(PROBLEM STATEMENT):
Collect and copy out every line in the entries below that contains the word "dark".
= = = = = = =
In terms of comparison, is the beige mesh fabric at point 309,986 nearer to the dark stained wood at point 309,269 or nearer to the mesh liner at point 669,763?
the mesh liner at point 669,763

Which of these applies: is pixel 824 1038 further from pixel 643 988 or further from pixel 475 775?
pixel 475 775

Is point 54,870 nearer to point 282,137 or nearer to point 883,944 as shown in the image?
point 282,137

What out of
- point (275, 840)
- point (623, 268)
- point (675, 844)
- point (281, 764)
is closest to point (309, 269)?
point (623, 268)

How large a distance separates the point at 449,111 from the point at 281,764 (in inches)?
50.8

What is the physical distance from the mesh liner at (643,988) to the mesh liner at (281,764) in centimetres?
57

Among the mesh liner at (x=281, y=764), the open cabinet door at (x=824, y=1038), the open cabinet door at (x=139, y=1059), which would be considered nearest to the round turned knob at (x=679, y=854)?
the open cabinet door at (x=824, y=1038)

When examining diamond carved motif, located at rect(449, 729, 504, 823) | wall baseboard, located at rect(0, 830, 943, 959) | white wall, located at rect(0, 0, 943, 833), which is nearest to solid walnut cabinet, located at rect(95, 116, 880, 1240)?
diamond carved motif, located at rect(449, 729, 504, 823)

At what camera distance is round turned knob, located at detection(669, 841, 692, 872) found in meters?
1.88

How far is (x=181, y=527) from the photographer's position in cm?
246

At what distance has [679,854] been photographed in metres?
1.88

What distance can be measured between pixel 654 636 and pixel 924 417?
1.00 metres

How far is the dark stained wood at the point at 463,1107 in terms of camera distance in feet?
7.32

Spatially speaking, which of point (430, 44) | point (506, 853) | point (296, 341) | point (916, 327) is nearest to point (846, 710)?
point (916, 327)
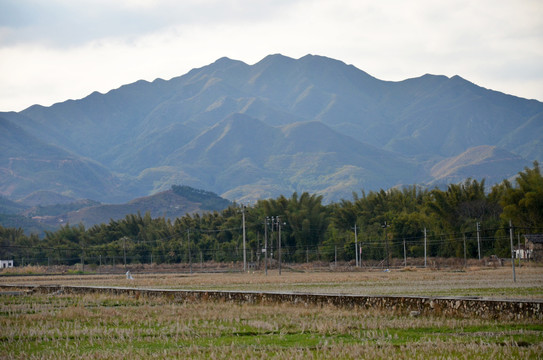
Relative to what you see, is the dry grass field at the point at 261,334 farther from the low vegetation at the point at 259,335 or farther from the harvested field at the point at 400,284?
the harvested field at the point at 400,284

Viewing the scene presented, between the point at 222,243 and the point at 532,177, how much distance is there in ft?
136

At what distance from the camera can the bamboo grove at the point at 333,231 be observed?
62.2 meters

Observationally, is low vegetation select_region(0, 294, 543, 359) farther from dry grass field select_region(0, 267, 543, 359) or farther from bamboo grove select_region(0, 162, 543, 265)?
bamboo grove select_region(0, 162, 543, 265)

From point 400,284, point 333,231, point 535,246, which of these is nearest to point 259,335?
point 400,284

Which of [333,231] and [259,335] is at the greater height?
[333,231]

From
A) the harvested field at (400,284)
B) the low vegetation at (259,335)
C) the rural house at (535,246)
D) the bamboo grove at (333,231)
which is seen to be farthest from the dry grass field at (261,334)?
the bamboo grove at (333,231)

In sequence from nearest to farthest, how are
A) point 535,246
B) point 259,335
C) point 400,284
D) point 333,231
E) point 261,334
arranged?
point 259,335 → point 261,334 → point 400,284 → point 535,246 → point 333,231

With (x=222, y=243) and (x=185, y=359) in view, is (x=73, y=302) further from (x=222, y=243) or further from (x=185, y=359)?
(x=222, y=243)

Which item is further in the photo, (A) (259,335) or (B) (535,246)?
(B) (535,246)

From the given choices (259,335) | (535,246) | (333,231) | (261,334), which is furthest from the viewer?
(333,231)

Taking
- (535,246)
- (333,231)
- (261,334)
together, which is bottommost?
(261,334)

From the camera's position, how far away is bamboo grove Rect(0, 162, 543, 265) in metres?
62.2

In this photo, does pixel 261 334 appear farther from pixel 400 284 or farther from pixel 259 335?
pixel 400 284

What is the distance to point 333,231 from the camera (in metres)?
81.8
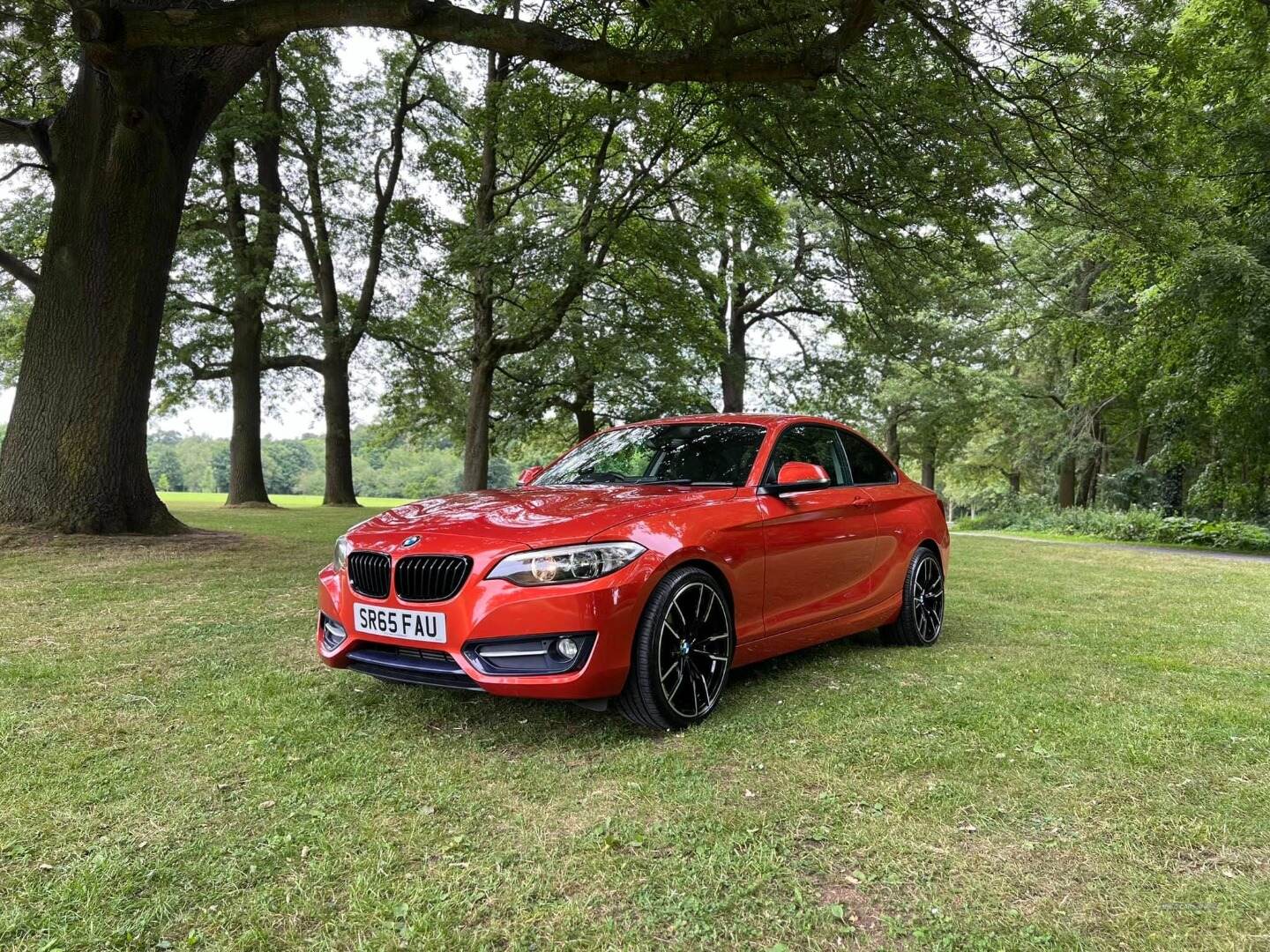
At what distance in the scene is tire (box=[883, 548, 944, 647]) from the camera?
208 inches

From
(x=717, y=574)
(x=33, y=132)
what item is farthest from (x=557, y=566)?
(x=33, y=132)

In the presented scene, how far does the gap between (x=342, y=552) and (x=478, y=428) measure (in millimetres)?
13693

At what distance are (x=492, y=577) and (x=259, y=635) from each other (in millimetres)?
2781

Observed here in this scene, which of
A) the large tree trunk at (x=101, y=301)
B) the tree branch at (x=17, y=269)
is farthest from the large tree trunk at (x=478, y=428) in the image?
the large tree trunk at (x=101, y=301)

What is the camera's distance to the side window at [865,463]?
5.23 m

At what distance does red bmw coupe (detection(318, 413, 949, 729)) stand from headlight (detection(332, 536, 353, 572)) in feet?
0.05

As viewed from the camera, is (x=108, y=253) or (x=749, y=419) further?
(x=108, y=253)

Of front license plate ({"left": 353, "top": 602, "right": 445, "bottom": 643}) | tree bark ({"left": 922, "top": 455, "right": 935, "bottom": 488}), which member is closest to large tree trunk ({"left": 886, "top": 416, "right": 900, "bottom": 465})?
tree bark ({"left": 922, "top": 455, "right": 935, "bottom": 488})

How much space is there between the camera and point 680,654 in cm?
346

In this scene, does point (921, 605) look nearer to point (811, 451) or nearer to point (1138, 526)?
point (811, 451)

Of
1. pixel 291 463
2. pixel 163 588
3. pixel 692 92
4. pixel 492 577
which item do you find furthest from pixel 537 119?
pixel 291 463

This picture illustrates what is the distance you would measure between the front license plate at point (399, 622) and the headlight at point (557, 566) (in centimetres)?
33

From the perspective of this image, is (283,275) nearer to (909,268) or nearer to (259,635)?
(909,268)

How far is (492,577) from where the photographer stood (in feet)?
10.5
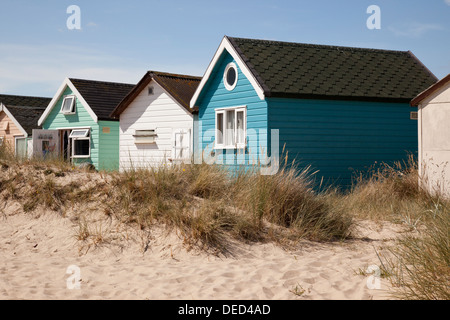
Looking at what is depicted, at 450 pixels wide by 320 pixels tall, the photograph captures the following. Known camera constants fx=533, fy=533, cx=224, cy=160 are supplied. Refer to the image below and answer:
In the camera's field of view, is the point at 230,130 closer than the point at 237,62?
= = = = = = =
(TASK ANSWER):
In terms of comparison, is the beige mesh fabric at point 309,986 nearer to the dark stained wood at point 309,269 or nearer to the mesh liner at point 669,763?
How far is the dark stained wood at the point at 463,1107 in terms of camera distance in feet?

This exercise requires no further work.